Il cite en exemple la fondation Alicia, à 40 minutes de Barcelone. «Ça ne sera pas une école, mais un centre de recherche et de création. On commencera par des ateliers pour professionnels, mais aussi pour débutants. Après, qui sait quels genres de dérivés on pourrait créer: traiteur, resto, etc.»

Malgré son horaire chargé, le «savant fou» qui planche aussi sur une application iPhone de Papilles et molécules, a pris le temps de nous recevoir dans son bureau-laboratoire... le modeste sous-sol de sa maison à Sainte-Adèle.

Expérience 1

En pleine dégustation, François décide de soumettre nos papilles à une expérience. Il nous tend une petite boîte et nous prie de nous servir. «Goûtez à votre vin. Maintenant, croquez dans le grain de poivre. Attendez une minute et demie et regoûtez à votre vin.» Ah! Le caractère mentholé du poivre exotique (c'est le «cubénol») produit immédiatement une sensation de froid sur les papilles. «En fait, le cubénol opère sur tous les liquides et solides que l'on ingère après», explique celui qui s'amuse comme un enfant dans un Toys R Us. «Alors imaginez qu'on l'utilise dans un plat justement pour produire cet effet!»

Expérience 2

Encouragé par notre enthousiasme, il propose une deuxième expérience, tirée du livre Les recettes de Papilles et molécules. Cette fois-ci, le mariage se fait avec un vin rouge, un cabernet sauvignon Arboleda 2008. François Chartier revient de la cuisine avec un bol rempli de ce qui ressemble à des vermisseaux frits. Ça y est! pensons-nous, il va nous faire croquer des insectes! Heureusement (ou malheureusement, c'est selon!), il n'en est rien. Finalement, les petites choses sèches sont des grains de riz sauvage (de marque Clic, c'est impératif!) soufflés dans l'huile de canola presque fumante et saupoudrés de sel et de café espresso finement moulu. Le condiment agit comme catalyseur de vins rouges boisés, en plus d'assouplir les tanins. C'est explosif.

Repartir en neuf

À la fin de sa journée de travail, François fonce à la cave pour trouver LA bouteille qui s'accordera avec le repas qui est au menu ce soir-là.

» **Données enregistrées**:
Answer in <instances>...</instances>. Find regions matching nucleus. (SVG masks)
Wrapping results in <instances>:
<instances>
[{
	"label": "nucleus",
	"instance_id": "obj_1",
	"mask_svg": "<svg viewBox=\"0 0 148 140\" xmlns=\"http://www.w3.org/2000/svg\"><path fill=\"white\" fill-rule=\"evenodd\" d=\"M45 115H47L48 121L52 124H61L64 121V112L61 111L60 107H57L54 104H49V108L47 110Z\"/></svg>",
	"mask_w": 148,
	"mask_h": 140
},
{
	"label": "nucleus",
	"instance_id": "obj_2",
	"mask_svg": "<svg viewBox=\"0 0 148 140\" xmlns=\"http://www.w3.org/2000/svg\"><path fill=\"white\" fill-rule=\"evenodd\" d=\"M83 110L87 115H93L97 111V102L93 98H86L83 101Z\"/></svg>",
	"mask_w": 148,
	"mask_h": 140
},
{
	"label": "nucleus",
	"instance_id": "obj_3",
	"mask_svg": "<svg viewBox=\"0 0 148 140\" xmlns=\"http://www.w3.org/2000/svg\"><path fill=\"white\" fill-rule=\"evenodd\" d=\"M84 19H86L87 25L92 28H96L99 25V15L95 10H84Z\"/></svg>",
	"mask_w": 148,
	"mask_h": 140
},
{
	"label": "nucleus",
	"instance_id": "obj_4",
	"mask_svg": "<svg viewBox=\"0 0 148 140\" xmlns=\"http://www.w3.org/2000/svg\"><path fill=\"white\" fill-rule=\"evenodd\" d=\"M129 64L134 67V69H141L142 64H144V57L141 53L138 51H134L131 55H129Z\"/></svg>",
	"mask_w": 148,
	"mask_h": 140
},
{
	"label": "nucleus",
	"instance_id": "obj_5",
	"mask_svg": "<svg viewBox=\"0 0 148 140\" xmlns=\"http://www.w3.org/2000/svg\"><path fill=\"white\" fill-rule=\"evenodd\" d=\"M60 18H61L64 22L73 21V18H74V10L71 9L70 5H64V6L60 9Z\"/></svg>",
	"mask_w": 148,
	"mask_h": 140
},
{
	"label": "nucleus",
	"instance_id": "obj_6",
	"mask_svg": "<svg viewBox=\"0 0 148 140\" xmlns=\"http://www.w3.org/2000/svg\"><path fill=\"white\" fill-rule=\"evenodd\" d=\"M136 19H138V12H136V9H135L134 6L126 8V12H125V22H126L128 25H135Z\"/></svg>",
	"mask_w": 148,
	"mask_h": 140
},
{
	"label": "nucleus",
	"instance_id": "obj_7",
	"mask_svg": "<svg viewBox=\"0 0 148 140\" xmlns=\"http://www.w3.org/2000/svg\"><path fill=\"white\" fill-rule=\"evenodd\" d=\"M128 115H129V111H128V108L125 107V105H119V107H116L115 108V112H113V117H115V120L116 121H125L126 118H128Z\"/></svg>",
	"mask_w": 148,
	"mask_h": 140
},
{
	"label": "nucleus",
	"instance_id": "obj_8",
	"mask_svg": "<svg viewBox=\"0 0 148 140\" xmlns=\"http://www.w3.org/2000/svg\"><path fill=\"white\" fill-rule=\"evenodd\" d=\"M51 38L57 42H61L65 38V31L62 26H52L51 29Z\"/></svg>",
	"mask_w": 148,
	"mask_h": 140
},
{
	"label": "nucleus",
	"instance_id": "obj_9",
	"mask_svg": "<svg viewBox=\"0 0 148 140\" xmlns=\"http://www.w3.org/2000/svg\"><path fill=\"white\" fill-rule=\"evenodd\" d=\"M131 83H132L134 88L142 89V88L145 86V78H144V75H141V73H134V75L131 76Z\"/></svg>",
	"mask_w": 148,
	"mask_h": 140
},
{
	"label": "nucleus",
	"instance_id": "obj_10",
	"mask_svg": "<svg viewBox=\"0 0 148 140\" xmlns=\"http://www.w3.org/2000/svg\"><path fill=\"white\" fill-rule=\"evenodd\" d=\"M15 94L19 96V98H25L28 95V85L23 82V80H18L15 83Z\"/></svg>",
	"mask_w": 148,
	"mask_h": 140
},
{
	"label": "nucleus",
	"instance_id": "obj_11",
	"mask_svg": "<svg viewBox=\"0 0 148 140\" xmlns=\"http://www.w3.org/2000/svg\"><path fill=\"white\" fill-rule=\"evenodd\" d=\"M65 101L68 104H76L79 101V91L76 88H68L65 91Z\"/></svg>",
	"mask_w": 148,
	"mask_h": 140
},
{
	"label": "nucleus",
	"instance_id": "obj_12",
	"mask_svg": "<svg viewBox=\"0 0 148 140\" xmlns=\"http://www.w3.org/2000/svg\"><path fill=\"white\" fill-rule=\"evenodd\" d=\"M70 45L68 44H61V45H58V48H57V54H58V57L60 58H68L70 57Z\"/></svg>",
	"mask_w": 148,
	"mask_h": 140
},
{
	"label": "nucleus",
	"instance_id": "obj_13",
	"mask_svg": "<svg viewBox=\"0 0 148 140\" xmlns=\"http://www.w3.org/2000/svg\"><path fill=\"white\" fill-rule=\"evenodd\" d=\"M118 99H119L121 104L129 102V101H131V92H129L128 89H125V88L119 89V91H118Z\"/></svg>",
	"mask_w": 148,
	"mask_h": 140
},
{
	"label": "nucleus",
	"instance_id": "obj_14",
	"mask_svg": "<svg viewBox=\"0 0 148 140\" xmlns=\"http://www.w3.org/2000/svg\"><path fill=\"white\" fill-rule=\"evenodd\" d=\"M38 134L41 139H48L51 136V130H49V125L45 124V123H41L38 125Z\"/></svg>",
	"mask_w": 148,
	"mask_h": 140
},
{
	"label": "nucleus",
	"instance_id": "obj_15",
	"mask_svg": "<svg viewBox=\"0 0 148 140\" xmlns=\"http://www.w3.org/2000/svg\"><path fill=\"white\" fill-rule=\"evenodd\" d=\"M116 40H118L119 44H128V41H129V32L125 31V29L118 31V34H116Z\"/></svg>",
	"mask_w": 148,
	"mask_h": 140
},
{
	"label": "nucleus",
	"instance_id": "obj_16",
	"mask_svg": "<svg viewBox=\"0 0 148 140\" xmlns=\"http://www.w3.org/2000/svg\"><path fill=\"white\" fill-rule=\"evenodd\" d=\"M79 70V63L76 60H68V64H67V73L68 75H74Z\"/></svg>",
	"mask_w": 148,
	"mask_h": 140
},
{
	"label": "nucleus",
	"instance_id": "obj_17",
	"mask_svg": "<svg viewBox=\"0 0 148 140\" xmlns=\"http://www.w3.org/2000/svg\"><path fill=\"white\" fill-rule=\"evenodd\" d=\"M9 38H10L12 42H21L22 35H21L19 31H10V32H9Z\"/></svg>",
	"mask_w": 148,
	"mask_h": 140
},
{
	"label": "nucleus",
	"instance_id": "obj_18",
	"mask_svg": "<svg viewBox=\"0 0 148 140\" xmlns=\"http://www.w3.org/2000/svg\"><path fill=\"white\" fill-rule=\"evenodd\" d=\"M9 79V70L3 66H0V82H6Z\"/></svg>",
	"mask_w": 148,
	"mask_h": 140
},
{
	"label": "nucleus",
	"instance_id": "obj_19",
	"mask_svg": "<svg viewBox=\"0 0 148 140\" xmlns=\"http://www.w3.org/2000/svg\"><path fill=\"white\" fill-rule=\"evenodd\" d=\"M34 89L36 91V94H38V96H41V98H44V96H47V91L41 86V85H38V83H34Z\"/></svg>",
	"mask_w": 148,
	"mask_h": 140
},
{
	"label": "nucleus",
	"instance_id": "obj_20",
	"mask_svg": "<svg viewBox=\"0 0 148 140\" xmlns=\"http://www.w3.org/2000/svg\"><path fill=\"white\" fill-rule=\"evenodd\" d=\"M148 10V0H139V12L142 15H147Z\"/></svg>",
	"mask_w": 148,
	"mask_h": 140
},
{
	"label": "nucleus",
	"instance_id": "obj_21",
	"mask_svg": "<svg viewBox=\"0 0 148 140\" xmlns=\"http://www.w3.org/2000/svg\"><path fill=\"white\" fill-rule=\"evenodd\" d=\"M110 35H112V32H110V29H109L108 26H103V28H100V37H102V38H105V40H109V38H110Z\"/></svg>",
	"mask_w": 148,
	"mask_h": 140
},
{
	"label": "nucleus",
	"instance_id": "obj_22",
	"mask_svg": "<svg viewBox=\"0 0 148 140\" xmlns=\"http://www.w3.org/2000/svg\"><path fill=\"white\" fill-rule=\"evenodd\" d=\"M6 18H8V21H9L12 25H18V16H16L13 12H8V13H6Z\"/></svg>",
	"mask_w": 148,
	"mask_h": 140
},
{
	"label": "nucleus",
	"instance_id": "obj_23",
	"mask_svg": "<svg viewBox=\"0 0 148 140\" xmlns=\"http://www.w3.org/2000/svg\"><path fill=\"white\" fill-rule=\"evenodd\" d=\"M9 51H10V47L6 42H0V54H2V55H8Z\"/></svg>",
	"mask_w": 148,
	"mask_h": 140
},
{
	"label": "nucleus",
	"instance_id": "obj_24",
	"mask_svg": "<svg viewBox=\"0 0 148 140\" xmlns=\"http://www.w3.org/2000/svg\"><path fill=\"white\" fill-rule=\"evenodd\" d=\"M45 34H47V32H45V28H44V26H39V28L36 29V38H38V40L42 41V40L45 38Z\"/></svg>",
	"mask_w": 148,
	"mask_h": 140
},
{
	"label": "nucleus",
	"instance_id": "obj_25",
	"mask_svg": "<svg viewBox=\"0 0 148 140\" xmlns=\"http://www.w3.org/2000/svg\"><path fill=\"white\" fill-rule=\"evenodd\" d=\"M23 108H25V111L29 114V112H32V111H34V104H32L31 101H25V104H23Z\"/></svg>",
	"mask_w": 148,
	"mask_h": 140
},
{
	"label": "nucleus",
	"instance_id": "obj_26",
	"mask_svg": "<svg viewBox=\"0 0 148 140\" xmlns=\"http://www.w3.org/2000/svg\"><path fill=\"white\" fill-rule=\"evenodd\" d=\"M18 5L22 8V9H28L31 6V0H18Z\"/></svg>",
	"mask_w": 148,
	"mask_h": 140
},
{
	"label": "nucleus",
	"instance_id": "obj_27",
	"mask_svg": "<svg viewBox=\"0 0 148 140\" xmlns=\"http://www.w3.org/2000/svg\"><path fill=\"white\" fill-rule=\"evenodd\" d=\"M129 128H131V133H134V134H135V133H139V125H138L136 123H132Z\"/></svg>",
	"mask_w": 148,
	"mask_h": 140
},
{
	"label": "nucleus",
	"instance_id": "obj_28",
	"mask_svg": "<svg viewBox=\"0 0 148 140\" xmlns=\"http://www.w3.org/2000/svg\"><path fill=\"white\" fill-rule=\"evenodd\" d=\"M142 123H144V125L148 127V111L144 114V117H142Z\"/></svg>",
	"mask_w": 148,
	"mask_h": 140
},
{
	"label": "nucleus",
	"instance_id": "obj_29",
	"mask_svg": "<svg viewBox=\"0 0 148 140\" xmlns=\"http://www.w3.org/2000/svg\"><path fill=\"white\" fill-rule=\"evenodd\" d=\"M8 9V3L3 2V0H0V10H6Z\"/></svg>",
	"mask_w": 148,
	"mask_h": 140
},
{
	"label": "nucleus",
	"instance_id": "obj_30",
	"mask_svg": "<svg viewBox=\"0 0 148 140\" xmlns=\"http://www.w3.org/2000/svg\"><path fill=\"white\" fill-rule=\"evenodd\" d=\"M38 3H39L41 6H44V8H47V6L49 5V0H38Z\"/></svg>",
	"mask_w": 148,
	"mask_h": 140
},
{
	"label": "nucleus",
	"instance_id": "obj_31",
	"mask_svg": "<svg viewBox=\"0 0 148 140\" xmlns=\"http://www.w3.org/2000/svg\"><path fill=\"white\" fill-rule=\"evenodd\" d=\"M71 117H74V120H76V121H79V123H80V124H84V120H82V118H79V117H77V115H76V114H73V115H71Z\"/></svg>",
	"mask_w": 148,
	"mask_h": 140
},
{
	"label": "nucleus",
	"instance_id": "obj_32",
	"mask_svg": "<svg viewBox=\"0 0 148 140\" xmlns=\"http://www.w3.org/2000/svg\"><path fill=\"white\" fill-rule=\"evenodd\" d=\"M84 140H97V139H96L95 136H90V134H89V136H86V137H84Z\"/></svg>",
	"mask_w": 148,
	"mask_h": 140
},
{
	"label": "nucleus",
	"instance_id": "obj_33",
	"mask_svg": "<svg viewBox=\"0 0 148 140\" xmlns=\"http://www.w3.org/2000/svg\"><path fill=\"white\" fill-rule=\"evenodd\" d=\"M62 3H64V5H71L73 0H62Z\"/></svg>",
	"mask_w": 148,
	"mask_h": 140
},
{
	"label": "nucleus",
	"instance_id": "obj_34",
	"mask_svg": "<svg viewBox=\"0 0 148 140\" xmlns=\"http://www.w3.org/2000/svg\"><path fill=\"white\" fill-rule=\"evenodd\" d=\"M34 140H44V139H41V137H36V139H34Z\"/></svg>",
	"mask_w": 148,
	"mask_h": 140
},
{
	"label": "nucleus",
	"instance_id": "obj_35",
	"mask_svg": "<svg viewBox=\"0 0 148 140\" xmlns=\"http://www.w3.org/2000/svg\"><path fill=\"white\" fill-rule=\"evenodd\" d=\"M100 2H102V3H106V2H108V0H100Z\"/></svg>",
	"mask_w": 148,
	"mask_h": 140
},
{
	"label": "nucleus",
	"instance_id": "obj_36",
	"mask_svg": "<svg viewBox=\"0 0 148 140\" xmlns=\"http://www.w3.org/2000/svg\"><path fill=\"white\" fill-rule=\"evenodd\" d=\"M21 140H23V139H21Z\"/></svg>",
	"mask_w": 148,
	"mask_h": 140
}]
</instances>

» **Consignes**:
a. Répondez à ces questions d'après l'extrait :
(i) À combien de minutes de Barcelone se trouve la fondation Alicia ?
(ii) Où est situé le bureau-laboratoire de François ?
(iii) Quel vin rouge sert à la deuxième expérience ?
b. Recopiez fidèlement le passage de l'extrait qui va de « Expérience 2 » à « tanins. C'est explosif. ».
La liste figurant plus haut n'a aucun lien avec l'extrait.

» **Réponses**:
a.
(i) À 40 minutes.
(ii) Dans le modeste sous-sol de sa maison à Sainte-Adèle.
(iii) Un cabernet sauvignon Arboleda 2008.

b.
Expérience 2

Encouragé par notre enthousiasme, il propose une deuxième expérience, tirée du livre Les recettes de Papilles et molécules. Cette fois-ci, le mariage se fait avec un vin rouge, un cabernet sauvignon Arboleda 2008. François Chartier revient de la cuisine avec un bol rempli de ce qui ressemble à des vermisseaux frits. Ça y est! pensons-nous, il va nous faire croquer des insectes! Heureusement (ou malheureusement, c'est selon!), il n'en est rien. Finalement, les petites choses sèches sont des grains de riz sauvage (de marque Clic, c'est impératif!) soufflés dans l'huile de canola presque fumante et saupoudrés de sel et de café espresso finement moulu. Le condiment agit comme catalyseur de vins rouges boisés, en plus d'assouplir les tanins. C'est explosif.